*Exercise requirements*. Each line below is to be copied exactly; images do not go into the copy.

── Exercise data

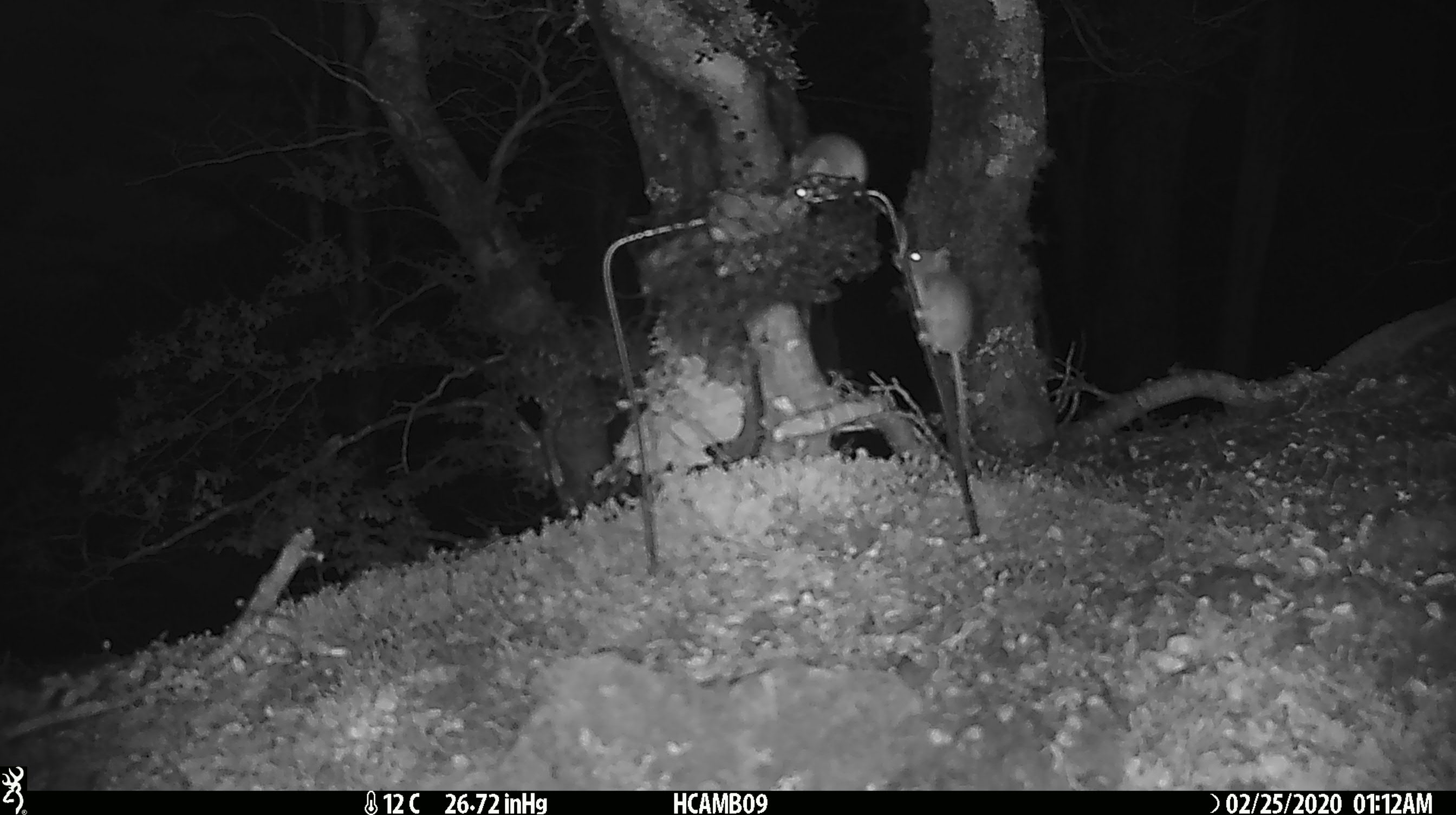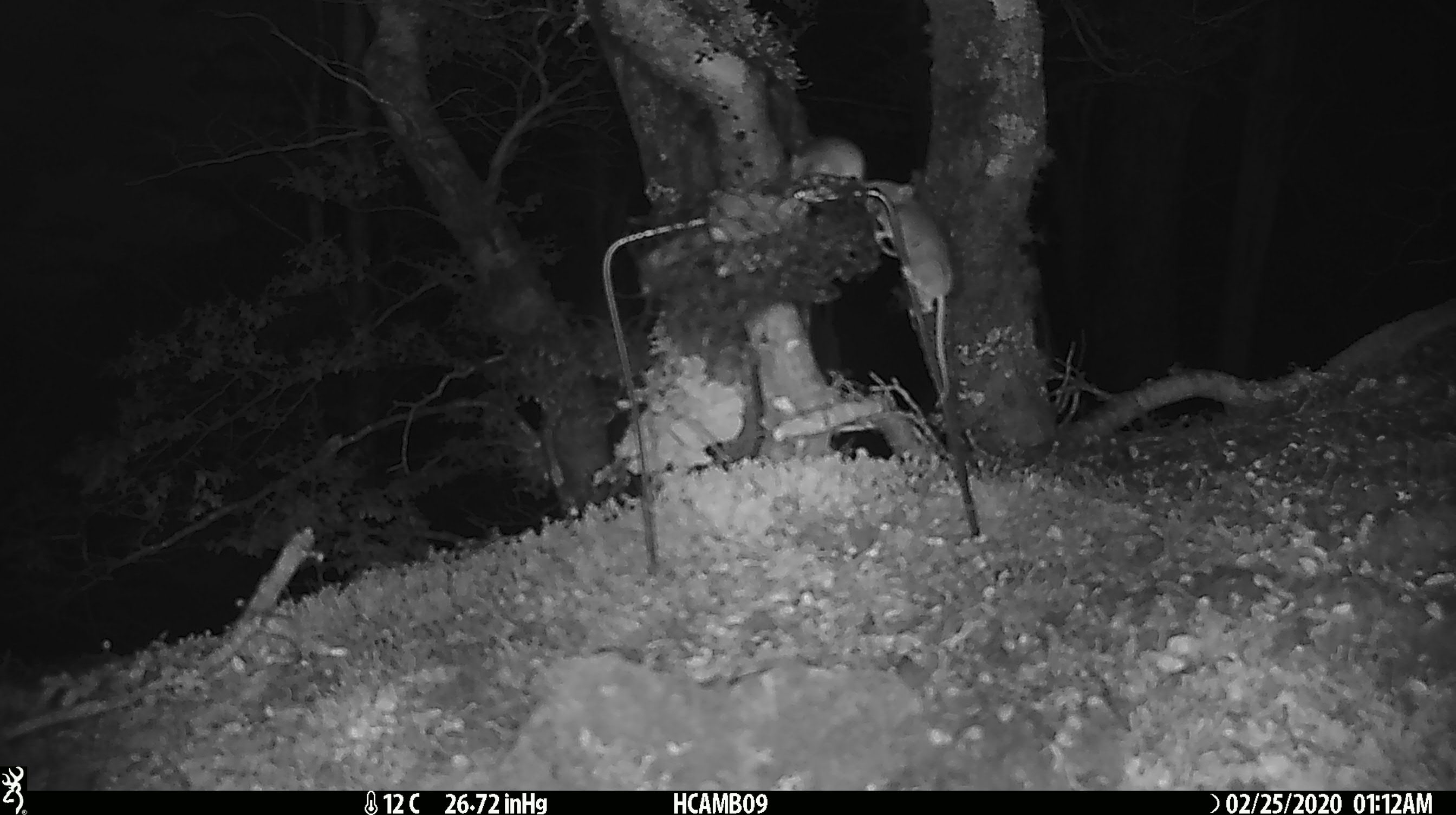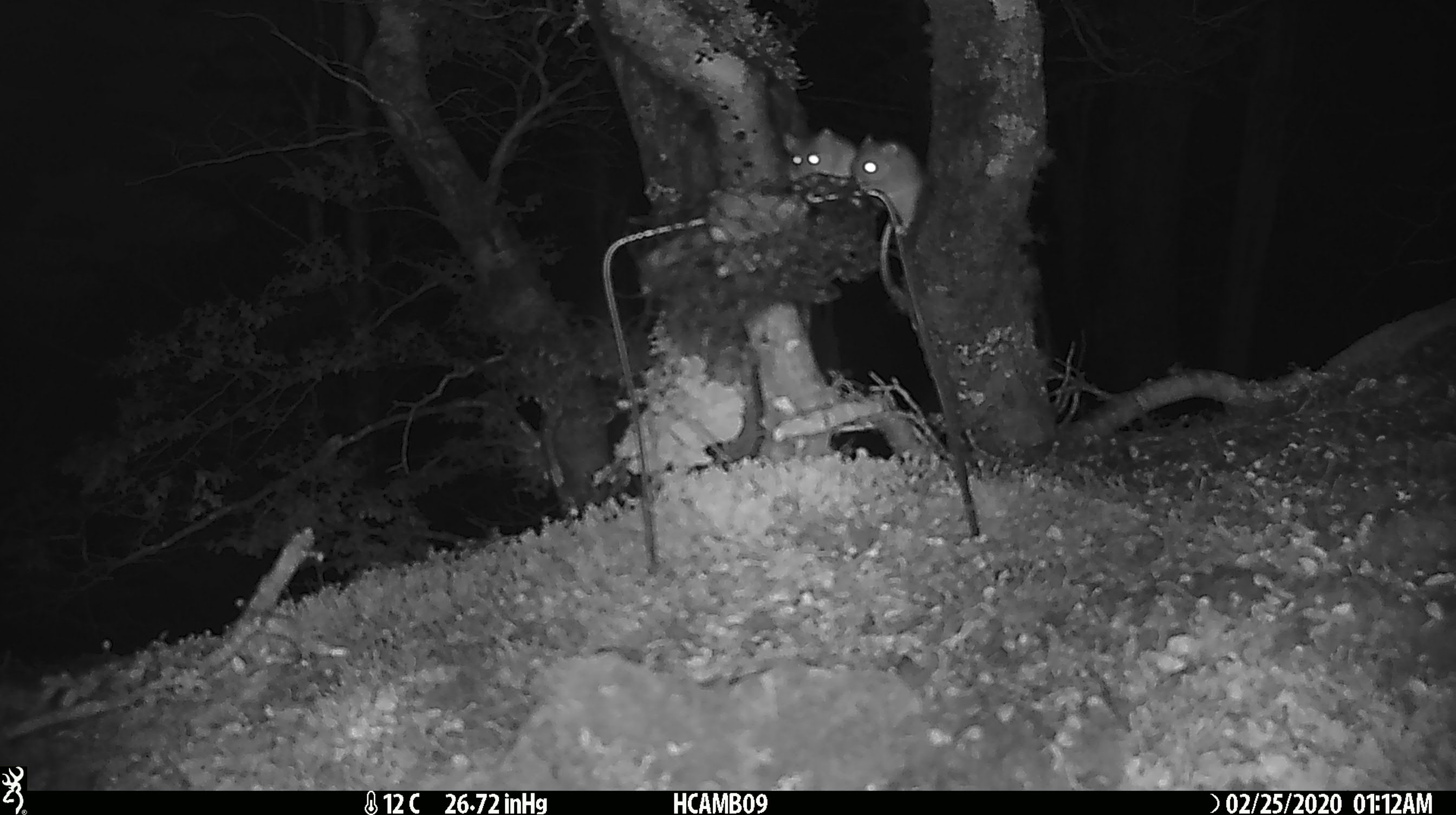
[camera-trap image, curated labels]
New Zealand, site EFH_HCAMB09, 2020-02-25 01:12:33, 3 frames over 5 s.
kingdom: Animalia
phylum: Chordata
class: Mammalia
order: Rodentia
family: Muridae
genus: Mus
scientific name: Mus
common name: mouse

────

*Solution to the exercise*.
[camera-trap image, curated labels]
New Zealand, site EFH_HCAMB09, 2020-02-25 01:12:33, 3 frames over 5 s.
kingdom: Animalia
phylum: Chordata
class: Mammalia
order: Rodentia
family: Muridae
genus: Mus
scientific name: Mus
common name: mouse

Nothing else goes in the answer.